By June the following year that republic was about to dawn, and with it came Calvert’s disillusionment. It saddened him the way people turned on each other with such loathing: townsman hating peasant and vice versa, sans-culotte hating sans-culotte. A difference of degree here, of shade there was enough for accusations to fly, even for knives to flash. More often than not poor hated poor more than they did the rich, whether in the shape of the old nobility or the power-hungry middling orders, so many of whom were lawyers, icy men in black who only pretended to care, and only for as long as it suited them.

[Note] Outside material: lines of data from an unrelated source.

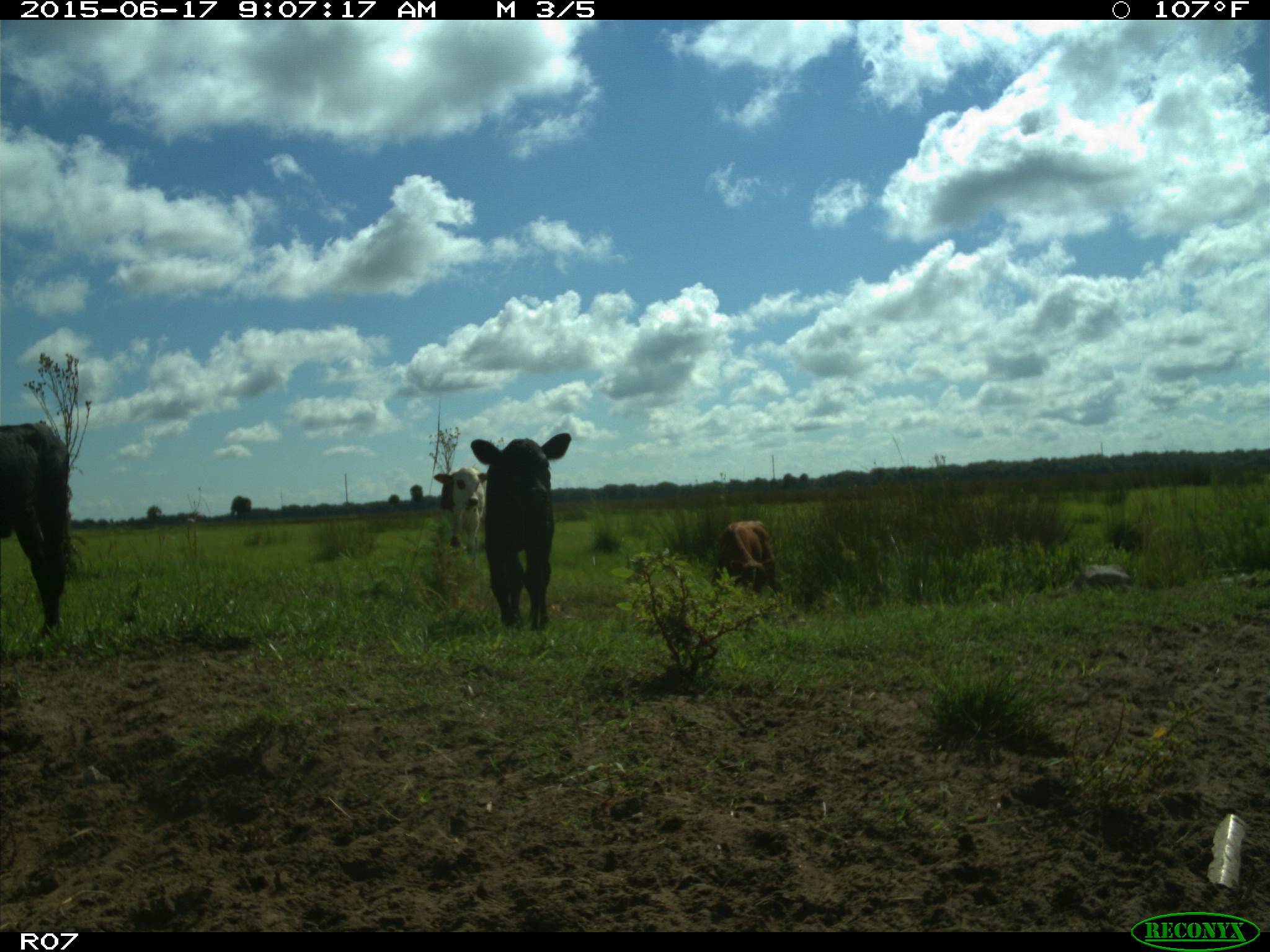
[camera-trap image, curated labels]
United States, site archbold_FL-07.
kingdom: Animalia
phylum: Chordata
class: Mammalia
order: Artiodactyla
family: Bovidae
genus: Bos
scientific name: Bos taurus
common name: domestic cow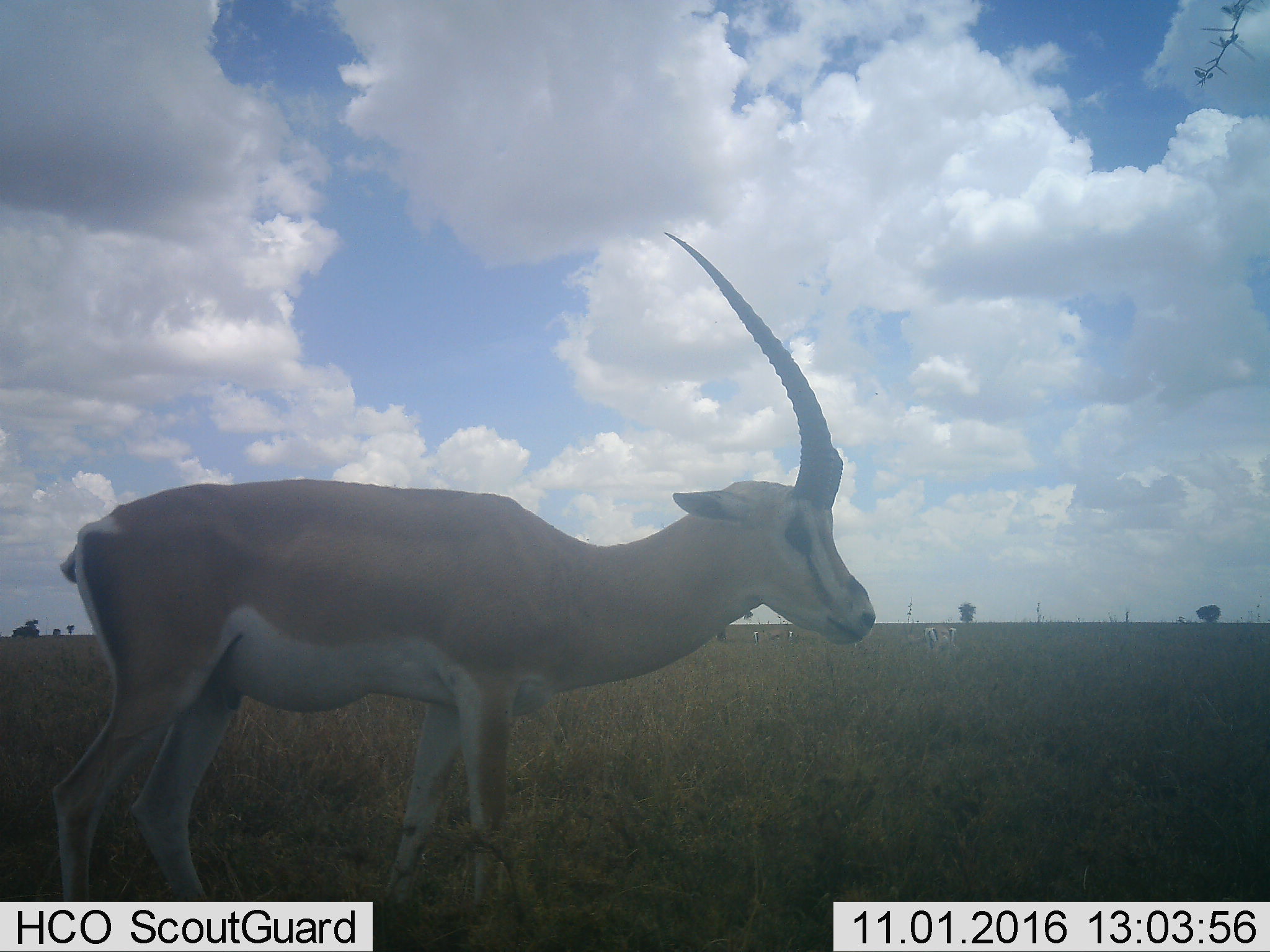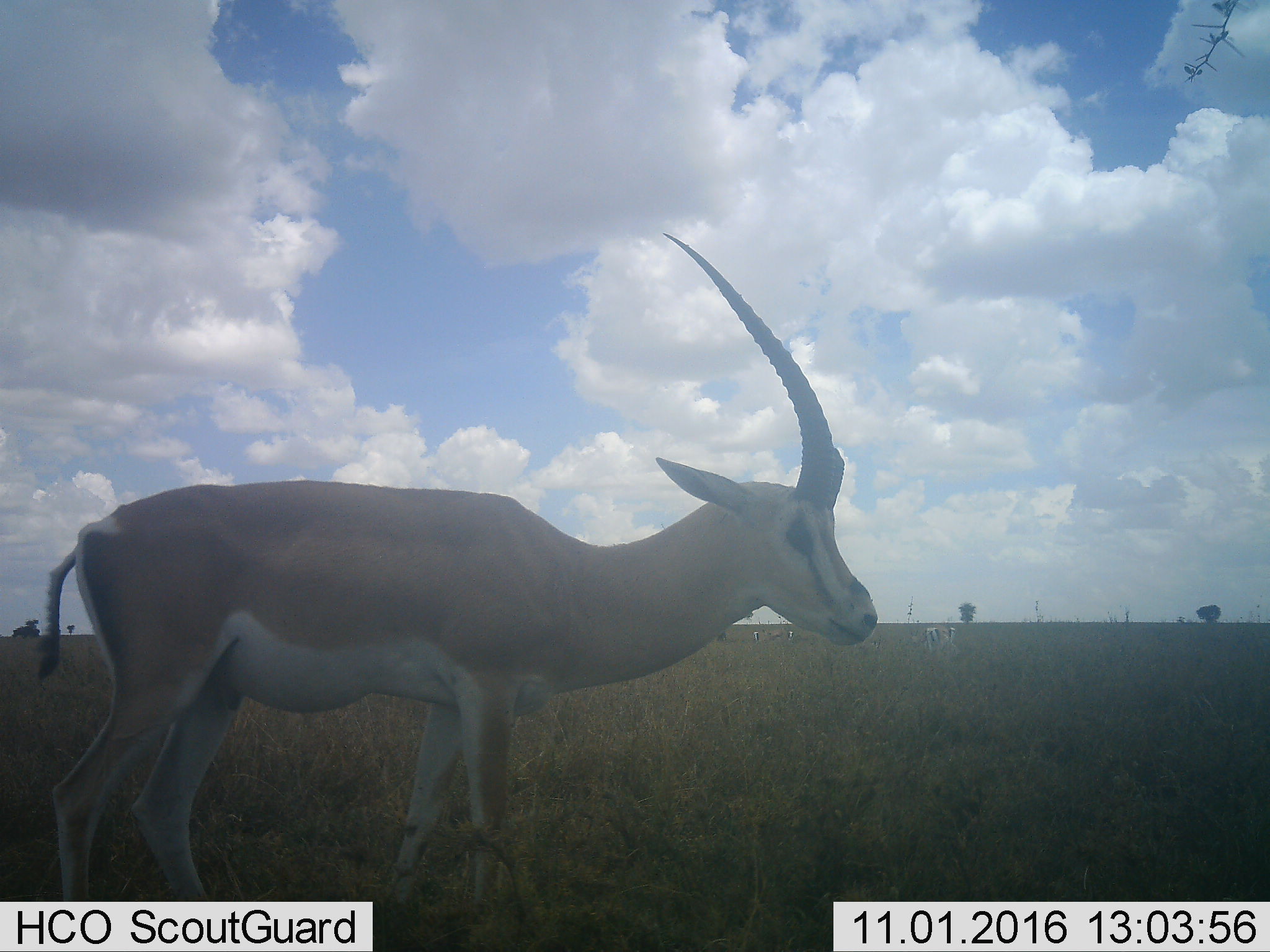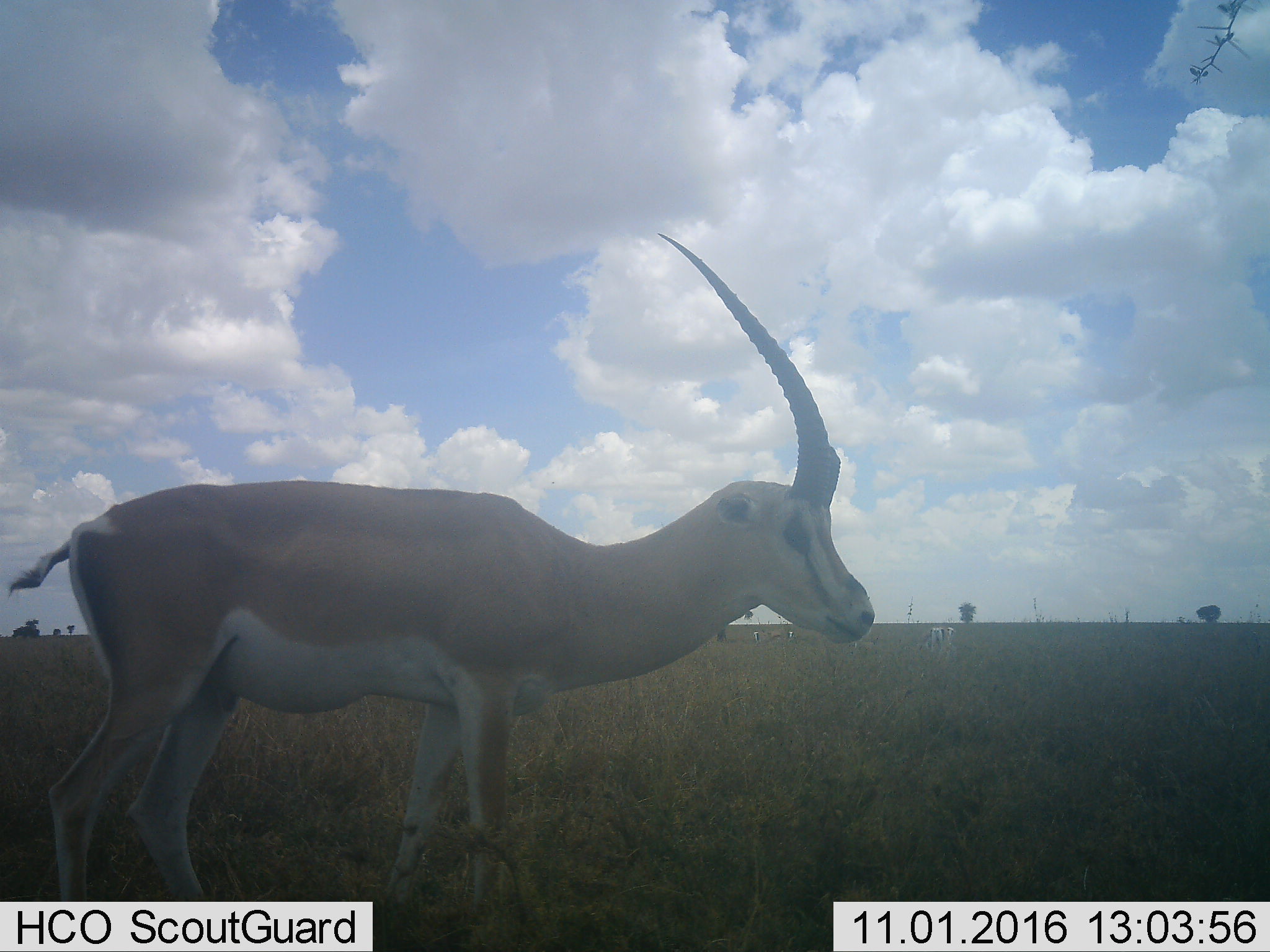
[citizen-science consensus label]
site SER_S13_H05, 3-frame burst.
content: unidentified animal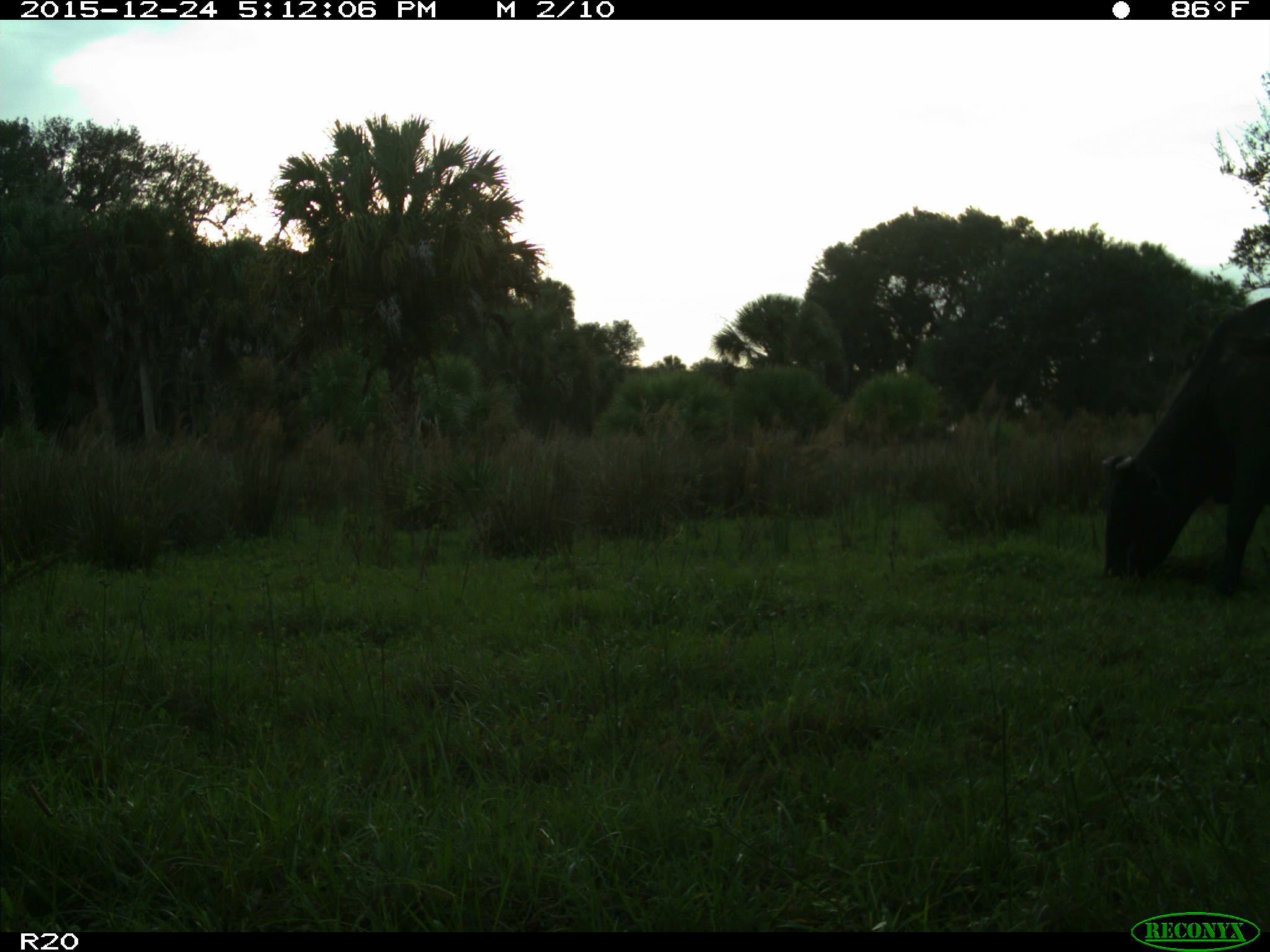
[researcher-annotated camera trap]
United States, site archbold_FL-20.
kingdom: Animalia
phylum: Chordata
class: Mammalia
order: Artiodactyla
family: Bovidae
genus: Bos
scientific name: Bos taurus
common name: domestic cow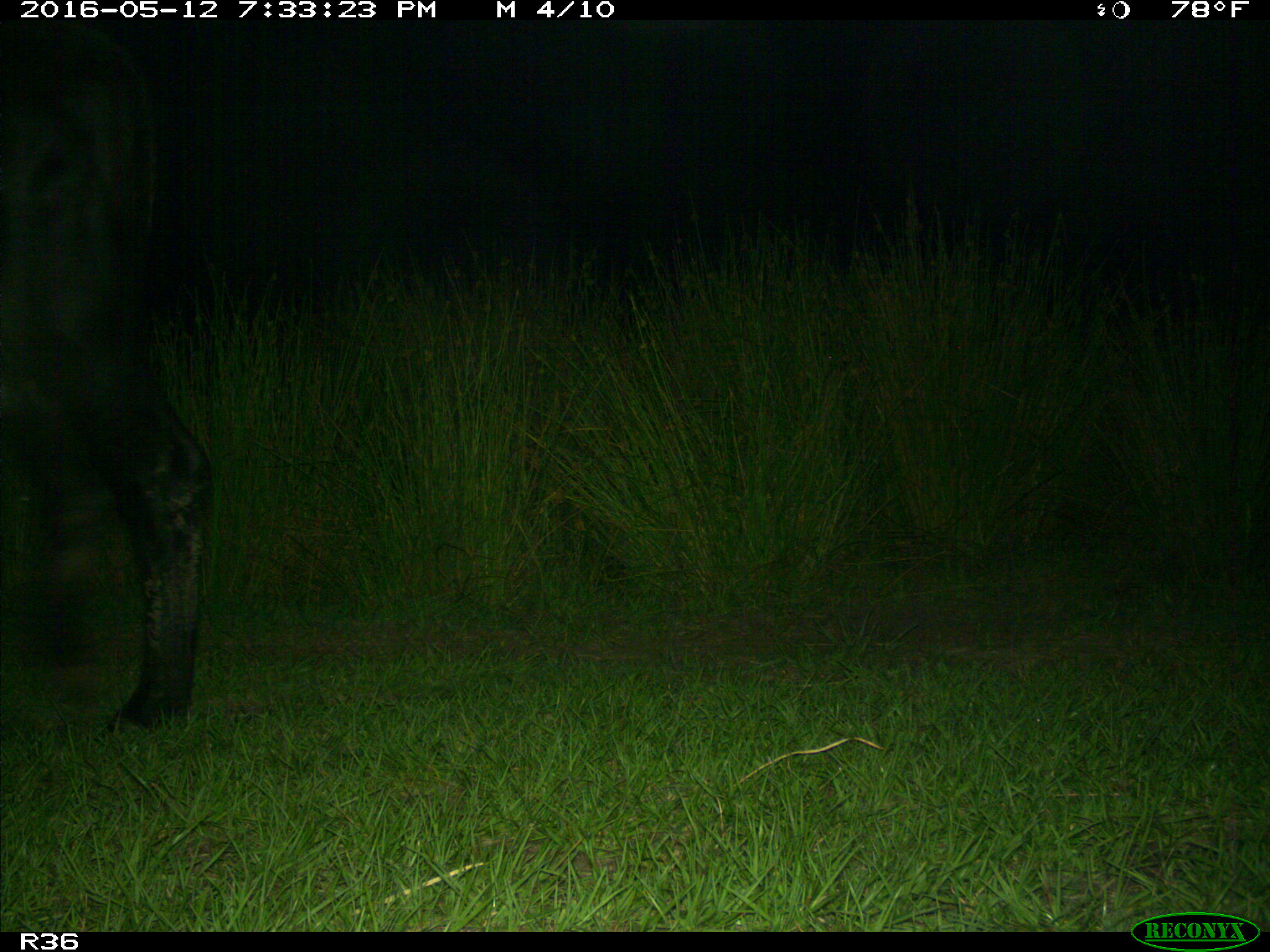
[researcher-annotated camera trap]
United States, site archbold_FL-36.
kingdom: Animalia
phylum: Chordata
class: Mammalia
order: Artiodactyla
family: Bovidae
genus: Bos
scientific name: Bos taurus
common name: domestic cow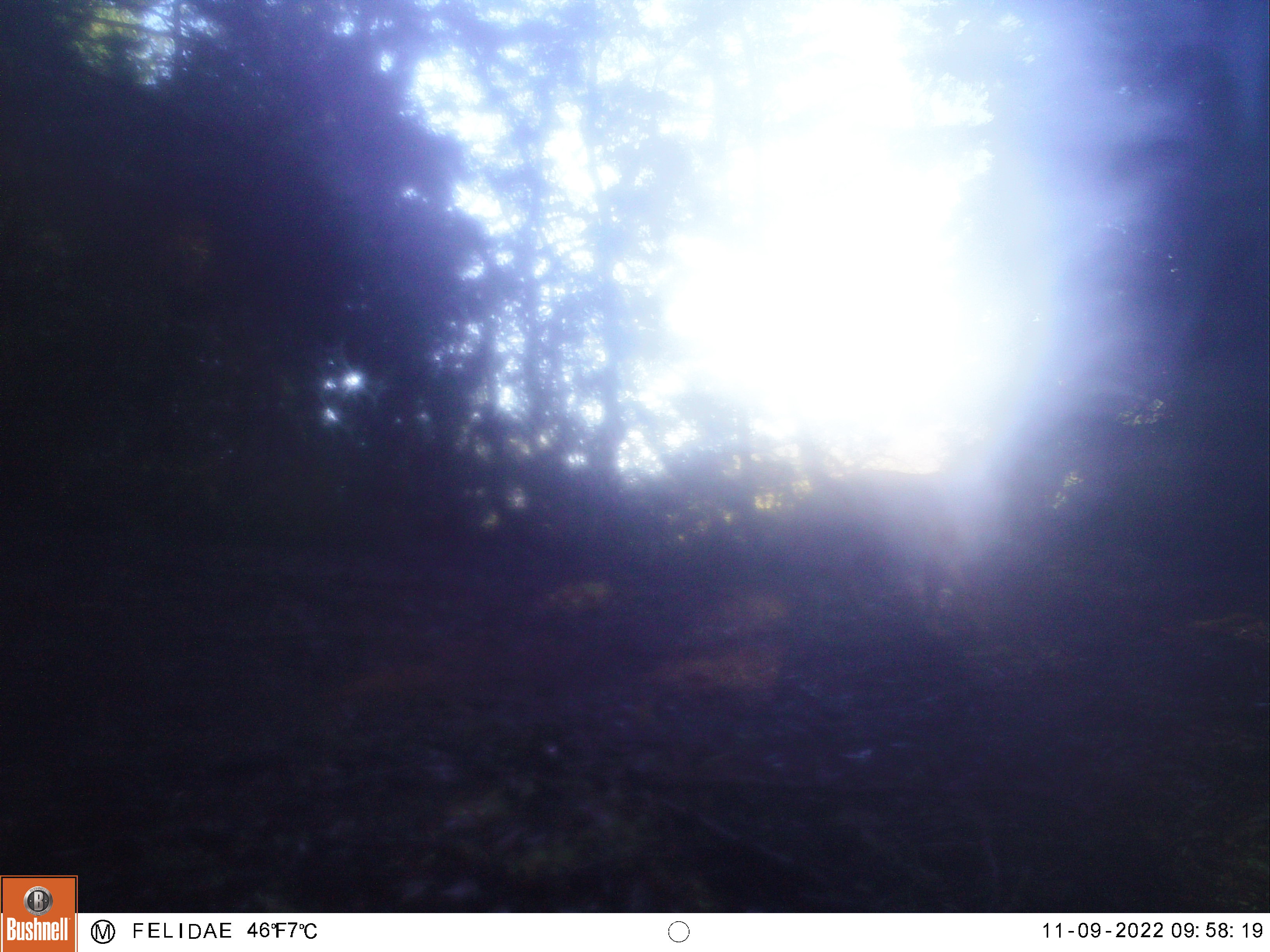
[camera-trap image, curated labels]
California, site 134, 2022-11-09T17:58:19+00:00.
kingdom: Animalia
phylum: Chordata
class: Mammalia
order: Carnivora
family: Canidae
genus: Canis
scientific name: Canis latrans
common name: coyote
Coyote (Canis latrans).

The great names of the day, and those whose day was yet to come – Calvert saw them all. It wasn’t difficult to see any of them, no matter how important. Revolutionary Paris was small, the government buildings, including the infamous Jacobin Club, all in close proximity. And those demagogues who were making history by the hour, and knew it, wanted to be seen and made sure they were, while Calvert, who hated their arrogance and pride, watched their faces and studied their eyes. He saw in them all the same unworthy traits: love of self, lust for power for its own sake. He hoped he was wrong, that they had in their hearts nobler ideals than high-sounding nothings debated ad nauseam.
If only the poor hadn’t been so divided, so murderously intolerant of one another. If only they had joined ranks and looked about them, they would have seen their true enemies: enemies old: the trimming nobility bent on survival; and new: the so-called spokesmen of the democratic order: the treacherously ambitious bourgeoisie. That the poor would not see what was staring them in the face, that the revolution would sour, move towards indiscriminate killing was clear by 1792. By then Calvert had outstayed his welcome and needed to be gone.